Dans une longue anaphore rappelant cette de François Hollande lors de la campagne présidentielle, le député PS a notamment promis de mettre fin aux « petits arrangements entre amis »,à la « cogestion », au « fini-parti », aux « subventions accordées aux copains », aux « promotions obtenues grâce à une carte syndicale ou politique ». Sans oublier le « clientélisme de pauvre » qui a « pour nom attributions opaques de places en crèches et de logements, recrutements de complaisance », ainsi qu'au « clientélisme de riches » à savoir « la rétrocession sans appel d'offres d'un terrain, d'un permis de construire ou d'une autorisation municipale ». « C'est fini ! » a scandé Patrick Mennucci.

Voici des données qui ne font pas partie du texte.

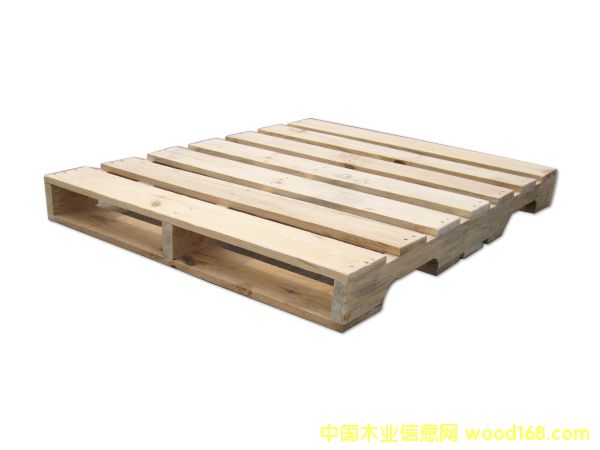 木包裝的詳細介紹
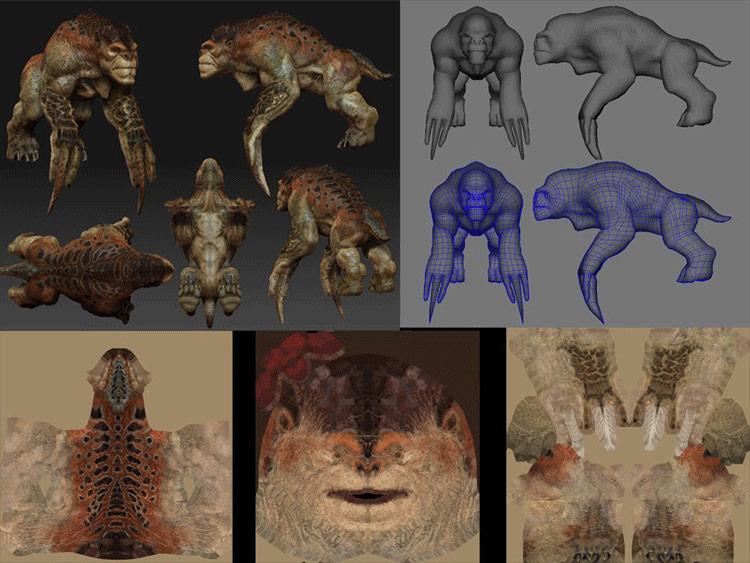 assets/texturing.jpg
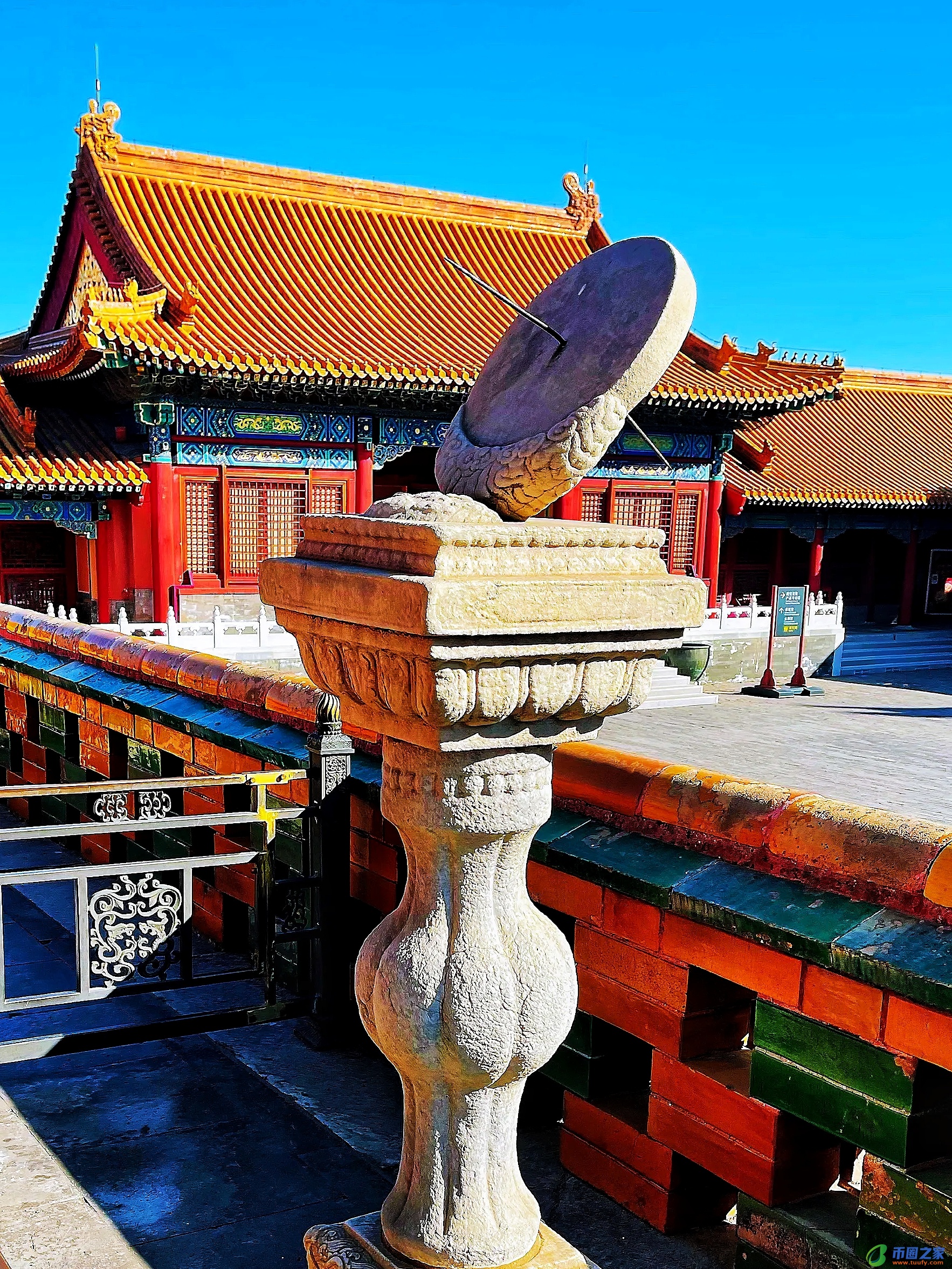 明朝何时迁都北京（明朝什么时候迁都到北京了）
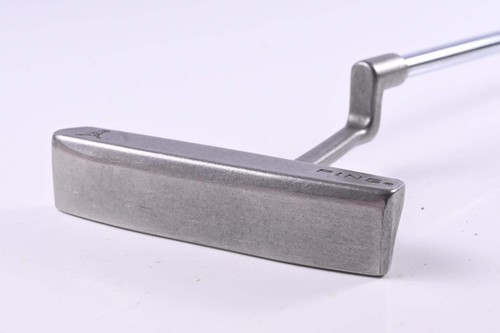 Ping karsten original anser - karsten,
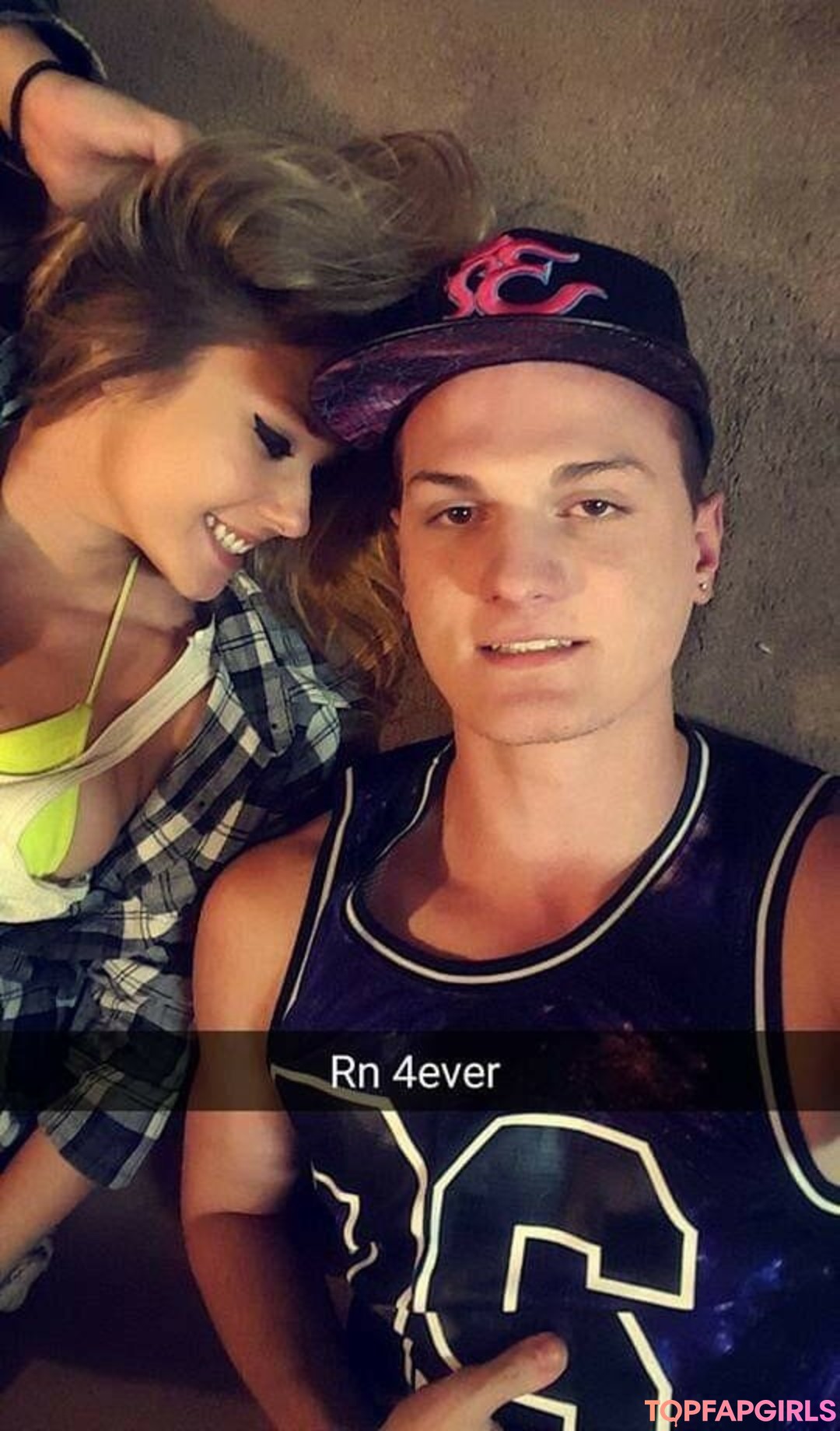 Foto desnuda filtrada de OnlyFans de Daria Thibault #375 Foto desnuda filtrada de OnlyFans de Daria Thibault #375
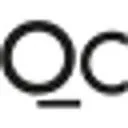 Qualified Collective logo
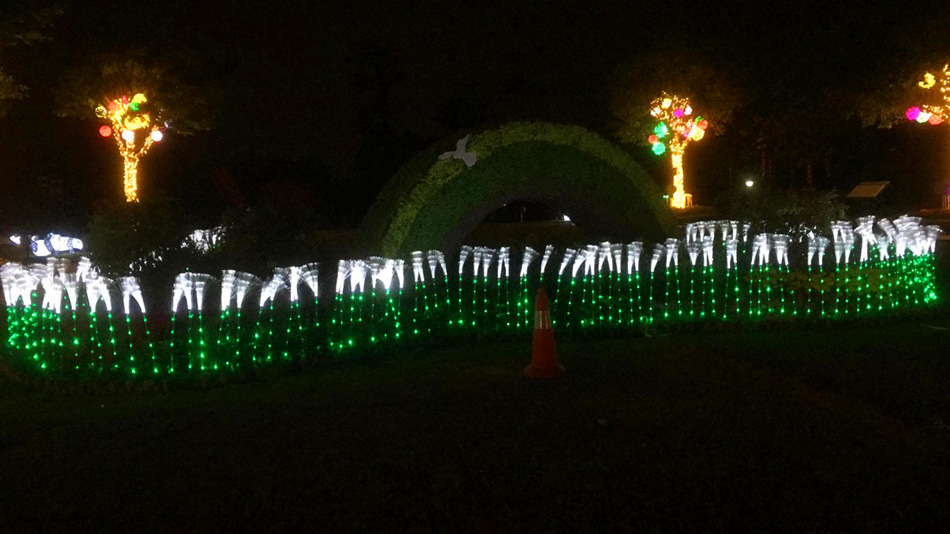 202205191569.png 1604646175771140.png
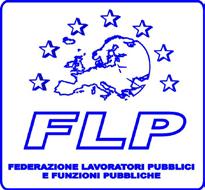 Eti di Federazione Lavoratori Pubblici e Funzioni Pubbliche FLP DIFESA Coordinamento Nazionale piazza Dante, 12-00185 ROMA - 06-77201726 06-77201728 - @-mail: nazionale@flpdifesa.it web: www.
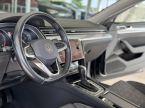 Volkswagen Passat - fotka číslo 11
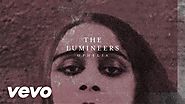 The Lumineers - "Ophelia"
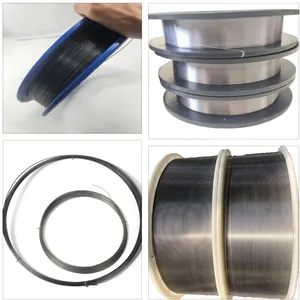 Niobium Rod Bar,niobium Tube,niobium Wire,niobium Plate Sheet,niobium Powder,niobium Foil thumbnail-1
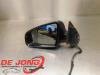 Audi A3 (8P1) 2.0 16V FSI Buitenspiegel links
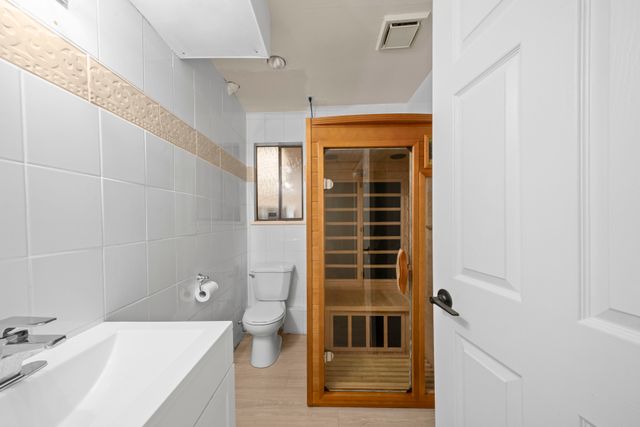 dsc05973 at 1842 Brown Street, Central Coquitlam, Coquitlam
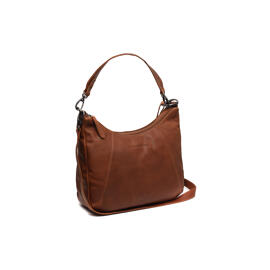 Hobo Hobo Hobo The Chesterfield Brand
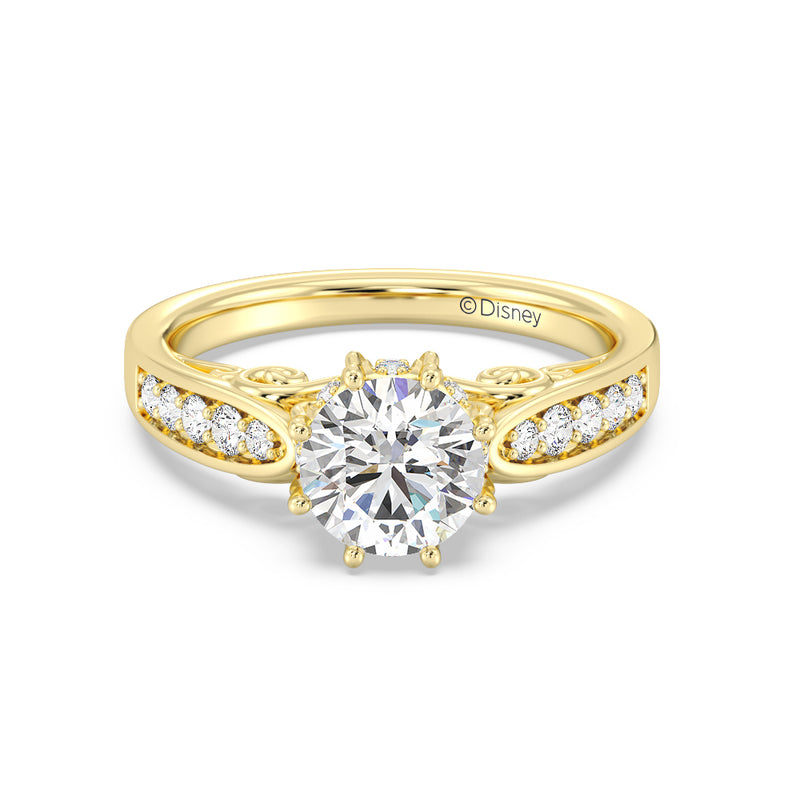 enchanted_disney-cinderella_engagement_ring_8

« Pape Diouf fait le même constat que nous sur cette Ville qui est à réparer, développe donc sa directrice de cabinet de campagne Dominique Bouissou. Nous lui avons envoyé il y a trois semaines l’ébauche du programme. Il est difficile d’imaginer que cette même personne puisse dans un second tour appeler à voter pour celui qui a cassé la ville (Jean-Claude Gaudin, ndlr). » Elle n’imagine pas que Pape Diouf puisse créer la surprise, « pas en apparaissant deux mois avant le premier tour ». « Il ne faudrait pas que cela devienne la liste des mécontents et des aigris qui n'ont pas eu de place sur les listes PS », glisse en off une élue PS, proche de Patrick Mennucci.
L’ancien président de l’OM a été reçu à plusieurs reprises par l’exécutif, qui suit de près la campagne marseillaise : à Matignon par Jean-Marc Ayrault, à l’Élysée par Pierre-René Lemas selon Le Point, puis lundi après-midi, juste avant son départ pour Marseille, par François Hollande lui-même. « Les autorités de l'État ont souhaité connaître mon avis sur Marseille plutôt que de me dire : voilà la voie à emprunter », assure Pape Diouf.
Du côté de son équipe, « on vise les abstentionnistes, les gens éventuellement tentés par le Front national », explique André Jollivet. L’ancien président de l’OM a fait plusieurs visites dans les quartiers Nord, à Picon Busserine (14e) en novembre 2013 avec la presse, plus récemment aux Flamants (14e). « La réaction des gens quand on se balade avec lui dans les quartiers est forte, dit l’architecte. On sent qu’il y a un mouvement de sympathie. » Ramener au politique des habitants des quartiers populaires ? Dans l'équipe Mennucci, on n'a rien contre. Mais surtout dans l'optique de les récupérer au second tour. « S'il arrive à convaincre des gens qui autrement n'auraient pas bougé, je dis bravo ! » glisse Dominique Bouissou.